Our case rested on the argument that in 2001, Lord Falconer, the attorney general stated in the House of Commons that: “…the Secretary of State gives reasons where applications are called in but, up to now, they have not been given when he has decided not to call in an application. In the interests of greater openness he shall, from today, give reasons in both circumstances…As part of our fundamental review of the planning system, we have decided that as from today we will give reasons for our decision not to call in planning applications. This decision … is in the interests of transparency, good administration and best practice.”

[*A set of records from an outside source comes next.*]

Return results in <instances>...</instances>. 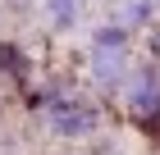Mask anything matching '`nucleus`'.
Here are the masks:
<instances>
[{"instance_id":"obj_1","label":"nucleus","mask_w":160,"mask_h":155,"mask_svg":"<svg viewBox=\"0 0 160 155\" xmlns=\"http://www.w3.org/2000/svg\"><path fill=\"white\" fill-rule=\"evenodd\" d=\"M123 55H128L123 32H119V27H101V32H96V50H92V64H96V78H101V82H119Z\"/></svg>"},{"instance_id":"obj_2","label":"nucleus","mask_w":160,"mask_h":155,"mask_svg":"<svg viewBox=\"0 0 160 155\" xmlns=\"http://www.w3.org/2000/svg\"><path fill=\"white\" fill-rule=\"evenodd\" d=\"M50 123H55V132H64V137H69V132H87L96 119H92V109H87V105H78V100L69 105V100H64V105L50 109Z\"/></svg>"},{"instance_id":"obj_3","label":"nucleus","mask_w":160,"mask_h":155,"mask_svg":"<svg viewBox=\"0 0 160 155\" xmlns=\"http://www.w3.org/2000/svg\"><path fill=\"white\" fill-rule=\"evenodd\" d=\"M160 96V82H156V73H137V87H133V105L142 109V105H151Z\"/></svg>"},{"instance_id":"obj_4","label":"nucleus","mask_w":160,"mask_h":155,"mask_svg":"<svg viewBox=\"0 0 160 155\" xmlns=\"http://www.w3.org/2000/svg\"><path fill=\"white\" fill-rule=\"evenodd\" d=\"M14 69H18V50L9 41H0V73H14Z\"/></svg>"},{"instance_id":"obj_5","label":"nucleus","mask_w":160,"mask_h":155,"mask_svg":"<svg viewBox=\"0 0 160 155\" xmlns=\"http://www.w3.org/2000/svg\"><path fill=\"white\" fill-rule=\"evenodd\" d=\"M55 5V23H69L73 18V0H50Z\"/></svg>"}]
</instances>
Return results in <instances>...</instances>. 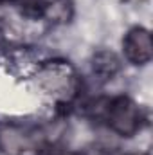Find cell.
I'll use <instances>...</instances> for the list:
<instances>
[{"label":"cell","mask_w":153,"mask_h":155,"mask_svg":"<svg viewBox=\"0 0 153 155\" xmlns=\"http://www.w3.org/2000/svg\"><path fill=\"white\" fill-rule=\"evenodd\" d=\"M34 83L47 97L63 107L74 103L83 88V79L77 69L61 58L41 61L34 72Z\"/></svg>","instance_id":"6da1fadb"},{"label":"cell","mask_w":153,"mask_h":155,"mask_svg":"<svg viewBox=\"0 0 153 155\" xmlns=\"http://www.w3.org/2000/svg\"><path fill=\"white\" fill-rule=\"evenodd\" d=\"M97 116L119 137H133L144 123L141 107L128 96H115L105 99Z\"/></svg>","instance_id":"7a4b0ae2"},{"label":"cell","mask_w":153,"mask_h":155,"mask_svg":"<svg viewBox=\"0 0 153 155\" xmlns=\"http://www.w3.org/2000/svg\"><path fill=\"white\" fill-rule=\"evenodd\" d=\"M47 148V135L33 126L2 123L0 152L4 155H41Z\"/></svg>","instance_id":"3957f363"},{"label":"cell","mask_w":153,"mask_h":155,"mask_svg":"<svg viewBox=\"0 0 153 155\" xmlns=\"http://www.w3.org/2000/svg\"><path fill=\"white\" fill-rule=\"evenodd\" d=\"M20 9L25 18L47 22L50 25H65L74 16L72 0H22Z\"/></svg>","instance_id":"277c9868"},{"label":"cell","mask_w":153,"mask_h":155,"mask_svg":"<svg viewBox=\"0 0 153 155\" xmlns=\"http://www.w3.org/2000/svg\"><path fill=\"white\" fill-rule=\"evenodd\" d=\"M122 52L128 63L132 65H146L153 58V43L151 35L146 27L135 25L128 29V33L122 38Z\"/></svg>","instance_id":"5b68a950"},{"label":"cell","mask_w":153,"mask_h":155,"mask_svg":"<svg viewBox=\"0 0 153 155\" xmlns=\"http://www.w3.org/2000/svg\"><path fill=\"white\" fill-rule=\"evenodd\" d=\"M121 67H122L121 58L114 51L101 49V51L94 52V56H92V72L99 79H105V81L112 79L121 72Z\"/></svg>","instance_id":"8992f818"},{"label":"cell","mask_w":153,"mask_h":155,"mask_svg":"<svg viewBox=\"0 0 153 155\" xmlns=\"http://www.w3.org/2000/svg\"><path fill=\"white\" fill-rule=\"evenodd\" d=\"M130 155H150V153H146V152H133V153H130Z\"/></svg>","instance_id":"52a82bcc"}]
</instances>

This position is was re-stated in 2010, and referenced as policy in a 2017 House of Commons briefing paper to MPs on call-in applications (p 10).
This case came about as a result of our major objections to the Paddington Cube – a highly controversial office development in west London. Under the proposals by Sellar Property, a handsome Edwardian Royal Mail building next to Brunel’s grade I listed Paddington Station is set to be demolished and replaced with a 19 storey office block.
The area is characterised by buildings of 4-6 storeys in height, and the Royal Mail sorting office is deemed a ‘building of merit’ within the Bayswater Conservation Area.
The proposals were controversial for the following reasons:
– Westminster City Council granted planning permission despite the impact of the tower on the Conservation Area – a status designed to protect areas from such major demolition and overscaled redevelopment.
– Cllr Robert Davies as chair of the planning committee gave well publicised media comments in support of the scheme prior to submission to the planning committee
– It attracted widespread condemnation from residents groups, Imperial College Healthcare NHS Trust which runs nearby St Mary’s Hospital and the Victorian Society. Each of these groups, including SAVE, requested the Secretary of State call-in the proposals for independent scrutiny. This was refused, and no reasons given.
SAVE initially linked the legal action over reasons to the Paddington Cube planning permission – with a view to ultimately overturning the planning permission. However, this element of our case was disallowed by the Court of Appeal when we were given permission to appeal. Therefore the Court of Appeal decision is separate from the planning permission for the Paddington Cube – which still stands.